The Queen officially opened the new Royal Shakespeare Company home in Stratford-upon-Avon on Friday 4 March, but the company's 50th birthday celebrations get seriously underway this month, with the first previews of artistic director Michael Boyd's new production of Macbeth, and the birthday weekend of the house poet a couple of weeks later.

These past few weeks have been a period of trial and assessment, with performances of last year's King Lear and Romeo and Juliet playing in the re-built and refurbished Royal Shakespeare Theatre by the Avon; the Swan, Stratford's second theatre, preparing to launch Shakespeare's "lost" play Cardenio; and locals and tourists getting used to the new theatre and its strange new viewing tower.

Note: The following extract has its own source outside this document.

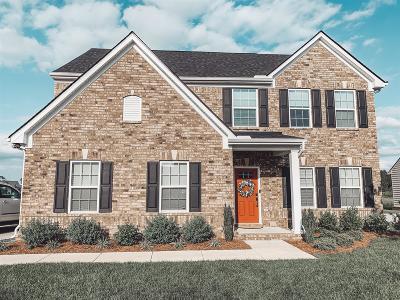 Murfreesboro Single Family Home For Sale: 3834 Faithway Dr
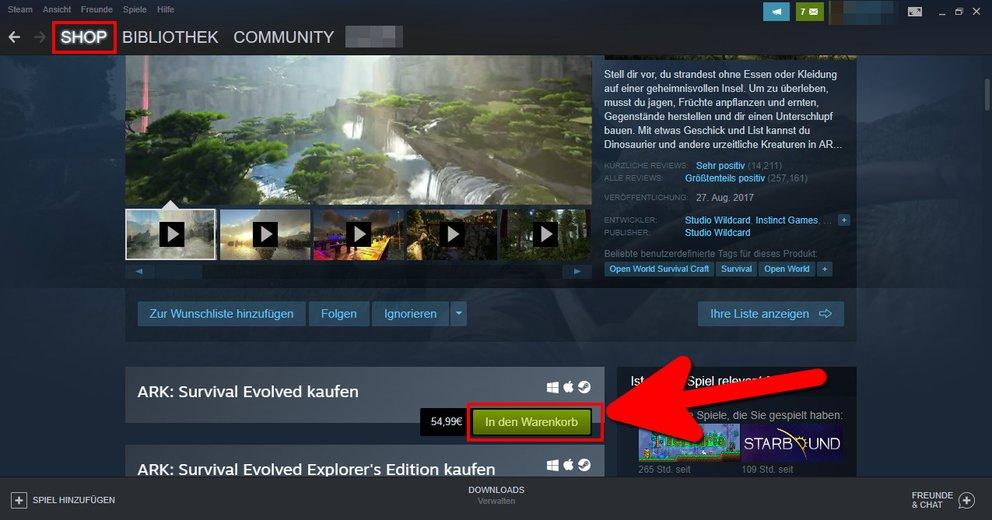 So kauft ihr ein Steam-Spiel. Bild: GIGA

It feels like a new start. As far as the acting company is concerned, there is little connection in Boyd's company with the great names of the past, not even an Ian Holm or a Judi Dench to raise the ensign. But what do we now expect of the Royal Shakespeare Company, an enterprise more or less forced on the ever-diffident British public by a young and ambitious Peter Hall in 1960? What is its place and function in our current theatre ecology?

The new theatre, which opened on time and on budget at a cost of £112.8m (half from the Arts Council, the rest from sponsorship and subscription, with a few million still to raise), is an open-thrust stage growing out of the old proscenium, hugged by an audience of 1,000 people on three sides and steep levels, no one seated more than 15 metres from the action.

Actors and customers share the same space. And so far as we can tell from recent RSC productions in its temporary Stratford home across the road, the similarly thrust-stage Courtyard, over the past three years, all RSC actors and directors share the same aesthetic, which is, roughly speaking: Shakespeare spoken as "unrhetorically" as possible, sense before beauty; costumes mixed and matched with ancient and modern; and lots of wires, trapezes, descendant braziers and flags and halberds to fill up the cubic volume.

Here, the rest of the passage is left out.